• [Selected excerpt]
-- START --
Pipeline Plan 172

Jump to bottom

ezigus edited this page Mar 17, 2026 · 2 revisions

Implementation Plan: sw-pipeline.sh Modular Extraction

Alternatives Considered

Approach A: Extract into 5 focused modules by responsibility (CHOSEN)

Move run_stage_with_retry(), classify_error(), self_healing_build_test(), self_healing_review_build_test() into scripts/lib/pipeline-stage-executor.sh
Move utility functions (format_duration, parse_coverage_from_output, rotate_event_log_if_needed, estimate_pipeline_cost, parse_claude_tokens, notify, _pipeline_compact_goal, load_composed_pipeline) into scripts/lib/pipeline-utils.sh
Move orchestration (run_pipeline, run_dry_run, auto_rebase, pipeline_post_completion_cleanup, pipeline_cancel_check_runs, generate_reasoning_trace) into scripts/lib/pipeline-orchestration.sh
Move worktree functions into scripts/lib/pipeline-worktree.sh
Move CLI commands (pipeline_start, pipeline_resume, pipeline_status, pipeline_abort, pipeline_list, pipeline_show) into scripts/lib/pipeline-commands.sh
Trade-offs: Clean separation by responsibility, sw-pipeline.sh becomes thin shell (~400 lines), maximizes testability. Moderate blast radius but incremental extraction is safe since modules are sourced (not subprocesses).

Approach B: Extract only stage executor, leave everything else

Minimal change: just create sw-pipeline-stage-executor.sh with retry/error logic
Trade-offs: Doesn't meet the <1500 line target. Less disruption but doesn't solve the core problem.

Approach C: Full rewrite with new architecture

Rewrite pipeline as a proper state machine with JSON-based transitions
Trade-offs: Maximum disruption, high risk of regression, not justified given existing working code.

Decision: Approach A. The existing pipeline-state.sh (612 lines, 21 functions) already proves this extraction pattern works. We extend it to the remaining concerns.
-- END --
• [Description of the task]
Reproduce the implementation plan from "Decision: Approach A." up to and including "the remaining concerns.", substituting "refactoring pattern" for "extraction pattern". The records that follow are independent material, unconnected to the implementation plan above.

• [Source records]
-- START --
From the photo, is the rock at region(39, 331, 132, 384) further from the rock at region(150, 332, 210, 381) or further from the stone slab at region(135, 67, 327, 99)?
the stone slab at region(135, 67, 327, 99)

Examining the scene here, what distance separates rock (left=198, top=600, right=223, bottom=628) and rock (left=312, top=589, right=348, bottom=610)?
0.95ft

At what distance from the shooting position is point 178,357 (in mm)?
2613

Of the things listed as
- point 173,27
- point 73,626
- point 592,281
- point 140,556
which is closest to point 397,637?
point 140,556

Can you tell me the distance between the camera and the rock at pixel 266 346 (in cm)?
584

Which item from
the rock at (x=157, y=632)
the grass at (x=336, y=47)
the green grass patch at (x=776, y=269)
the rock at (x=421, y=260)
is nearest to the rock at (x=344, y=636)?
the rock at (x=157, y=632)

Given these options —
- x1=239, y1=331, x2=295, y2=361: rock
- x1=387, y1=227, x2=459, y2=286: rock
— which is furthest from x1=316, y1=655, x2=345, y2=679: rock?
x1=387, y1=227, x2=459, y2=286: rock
-- END --
• [Full solution]
Decision: Approach A. The existing pipeline-state.sh (612 lines, 21 functions) already proves this refactoring pattern works. We extend it to the remaining concerns.